All the PMs studied in this work strongly preferred to deport into the matte rather than the slag phase. The novelty of the present research is the experimental proof that the studied PMs migrate to the matte phase almost instantly when the molten matte and slag begin to form. The PMs approached their reported equilibrium distribution coefficients after only 300 s contact time in the air atmosphere. However, it should be noted that the experimental conditions, mainly the gas atmospheres, in the earlier equilibrium studies did not fully correspond to those utilized in this work, and industrial copper concentrate was used in this study. In the argon atmosphere, the distribution coefficient values slightly increased during the entire contact time of 40 min. The calculated distribution coefficients Lm/s (Me), based on experimentally measured element concentrations, followed the order of Pd > Pt > Au > Ag in both air and argon atmospheres.

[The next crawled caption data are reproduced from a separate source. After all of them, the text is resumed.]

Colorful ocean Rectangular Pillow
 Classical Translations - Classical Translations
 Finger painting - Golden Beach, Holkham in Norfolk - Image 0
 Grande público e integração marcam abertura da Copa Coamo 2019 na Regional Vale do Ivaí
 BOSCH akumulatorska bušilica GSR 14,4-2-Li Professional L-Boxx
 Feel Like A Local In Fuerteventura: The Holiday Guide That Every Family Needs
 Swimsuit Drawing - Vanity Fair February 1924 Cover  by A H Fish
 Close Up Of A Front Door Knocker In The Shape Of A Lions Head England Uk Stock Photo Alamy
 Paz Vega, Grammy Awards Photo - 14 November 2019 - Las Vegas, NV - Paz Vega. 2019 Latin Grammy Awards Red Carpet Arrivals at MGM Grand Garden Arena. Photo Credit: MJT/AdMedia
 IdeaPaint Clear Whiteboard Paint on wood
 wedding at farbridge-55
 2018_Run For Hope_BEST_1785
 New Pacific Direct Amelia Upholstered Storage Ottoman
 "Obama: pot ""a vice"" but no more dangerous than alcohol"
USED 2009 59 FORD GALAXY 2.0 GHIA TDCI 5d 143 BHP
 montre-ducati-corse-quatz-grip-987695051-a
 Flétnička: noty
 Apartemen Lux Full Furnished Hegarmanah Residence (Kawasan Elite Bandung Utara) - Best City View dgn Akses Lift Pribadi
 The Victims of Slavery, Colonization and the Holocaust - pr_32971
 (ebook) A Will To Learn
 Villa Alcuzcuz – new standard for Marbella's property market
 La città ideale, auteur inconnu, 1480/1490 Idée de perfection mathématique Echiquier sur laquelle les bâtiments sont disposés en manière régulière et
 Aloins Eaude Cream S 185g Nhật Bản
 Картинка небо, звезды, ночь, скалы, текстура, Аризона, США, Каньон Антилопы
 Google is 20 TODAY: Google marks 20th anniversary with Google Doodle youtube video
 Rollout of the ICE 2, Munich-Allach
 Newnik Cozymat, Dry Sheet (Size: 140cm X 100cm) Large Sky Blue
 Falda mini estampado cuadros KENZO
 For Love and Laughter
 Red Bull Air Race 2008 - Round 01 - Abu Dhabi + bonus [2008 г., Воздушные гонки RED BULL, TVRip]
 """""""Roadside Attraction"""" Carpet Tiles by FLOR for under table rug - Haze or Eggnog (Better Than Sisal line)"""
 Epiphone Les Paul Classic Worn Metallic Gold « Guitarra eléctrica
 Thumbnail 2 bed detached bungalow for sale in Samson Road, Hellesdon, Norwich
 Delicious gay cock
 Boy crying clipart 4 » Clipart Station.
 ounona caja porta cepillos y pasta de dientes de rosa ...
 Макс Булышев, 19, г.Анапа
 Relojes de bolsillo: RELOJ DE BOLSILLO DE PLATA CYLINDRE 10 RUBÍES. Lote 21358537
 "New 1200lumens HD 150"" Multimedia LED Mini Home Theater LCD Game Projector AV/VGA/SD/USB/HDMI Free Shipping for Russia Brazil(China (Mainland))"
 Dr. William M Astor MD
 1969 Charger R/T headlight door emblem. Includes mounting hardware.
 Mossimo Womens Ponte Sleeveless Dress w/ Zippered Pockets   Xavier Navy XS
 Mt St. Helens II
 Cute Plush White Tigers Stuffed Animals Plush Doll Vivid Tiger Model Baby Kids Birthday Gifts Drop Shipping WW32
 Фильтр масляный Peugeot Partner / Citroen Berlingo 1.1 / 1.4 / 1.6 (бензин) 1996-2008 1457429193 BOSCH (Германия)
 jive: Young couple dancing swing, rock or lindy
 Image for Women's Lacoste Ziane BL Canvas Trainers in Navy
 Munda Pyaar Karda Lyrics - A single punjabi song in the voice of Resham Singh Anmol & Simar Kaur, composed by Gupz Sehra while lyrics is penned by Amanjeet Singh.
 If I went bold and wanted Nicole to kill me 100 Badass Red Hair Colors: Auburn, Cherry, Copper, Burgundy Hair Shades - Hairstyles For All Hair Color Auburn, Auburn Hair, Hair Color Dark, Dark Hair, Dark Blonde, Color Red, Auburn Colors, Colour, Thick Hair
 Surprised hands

The distribution coefficients of PMs in air were higher than the results in argon, and PM concentrations in matte increased with longer contact time and higher matte grade. The oxygen potential had an impact on the PM migration rates and distribution coefficients. Based on the results in argon, considerably longer times are needed for the complete transfer of PMs to the matte at low oxygen potentials.

After reaching stable levels, the PM concentrations in the slag were relatively low, at approximately 408 ppm (Ag), 27 ppm (Au), 17 ppm (Pd), and 9 ppm (Pt) in air, and 346 ppm (Ag), 42 ppm (Au), 24 ppm (Pd), and 3 ppm (Pt) in argon. These low concentrations of chemically dissolved PMs in the slag indicated that copper matte can perform as an excellent collector to recover precious metals. This suggests that the highest PM losses in industrial operations most likely arise from mechanical matte entrainment.

These new experimental results regarding the effect of time on PM distribution behavior can be used for updating databases related to secondary raw materials processing via copper smelting and also for CFD models to simulate the behavior of precious metals in smelting processes more precisely.